VK: Who helps whom is still a very big question. Do you think they are coming here to us out of pure altruism? As missionaries? They come to us to earn money. And, as a rule, we are talking about very big money. They act in a specific field with specific goals. And if so, it turns out that the ideology of the exhibition is quite legitimate. All this, no matter what anyone says, is a real battle for the market for product sales. This is a kind of Crusade, but not in the sense of religion or the introduction of some new standards into Russian culture. Everything that we need, we will safely take from them. They do not have to come to us for this. After all, we live in the information era. All that remained of the Crusade was the idea of profit. And so, let everyone interpret the idea of the Russian pavilion as he wants: someone will see in this a certain positive, they say, Russians are Europeanizing at least in the cultural plane, and someone will agree that the influx of foreigners into Russia is of an aggressive, occupational nature. … We, the authors of the exposition, by and large, should not care who sees what in this, whether foreigners like our concept or not.

In fact, the question of whom this exposition is aimed at is rather vague. After all, who comes to this Biennale? Who is in charge of this game? Trying to calculate how someone - curators, foreign architects, the press, in the current political situation - will evaluate the Russian pavilion - it seems to me to waste your nerves.

What is the most important thing in this whole story?

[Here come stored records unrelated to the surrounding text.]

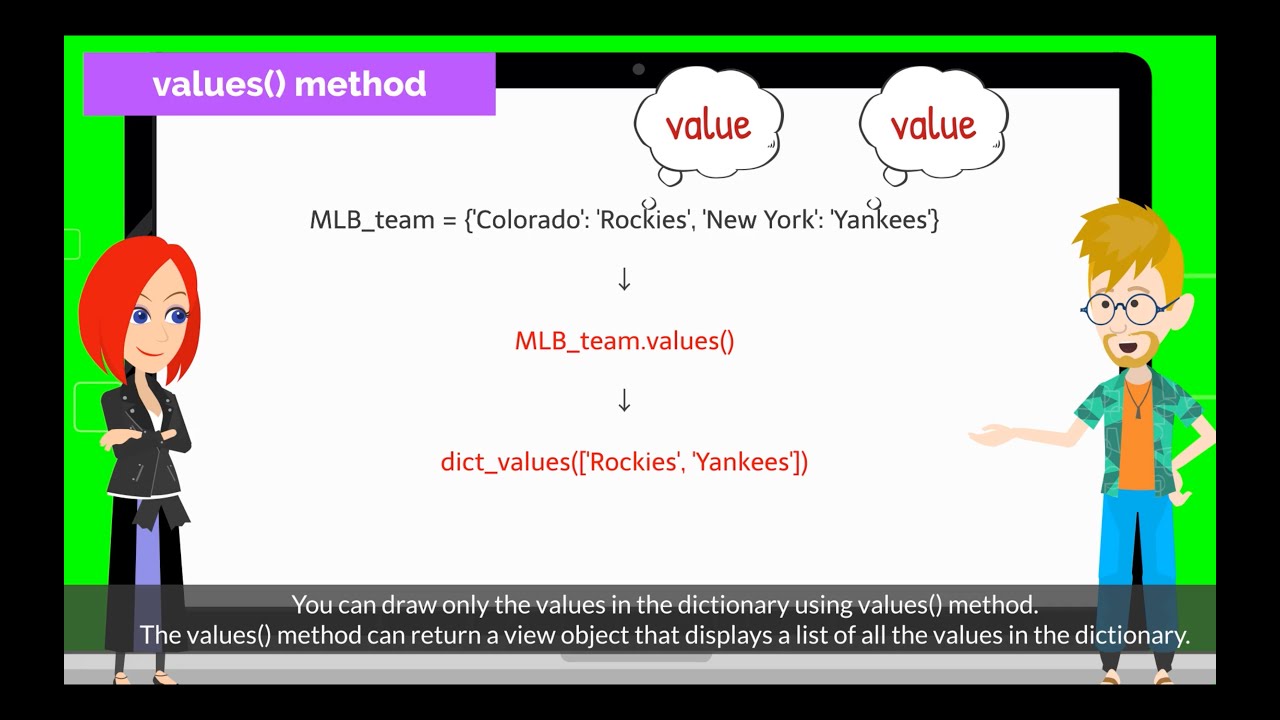 values() method

value

value

MLB_team = {'Colorado': 'Rockies', 'New York': 'Yankees'}

↓

MLB_team.values()

↓

dict_values(['Rockies', 'Yankees'])

You can draw only the values in the dictionary using values() method.
The values() method can return a view object that displays a list of all the values in the dictionary.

For the first time in many, many years, not one or two architects will be exhibited in the Russian pavilion, but more than thirty. For the first time in the Russian pavilion, not the activity of one person, but the real situation in the architecture of our country will be demonstrated. Everything that happened in the Russian pavilion before that was more an artistic gesture than a conversation about architecture. And this alone should be of interest.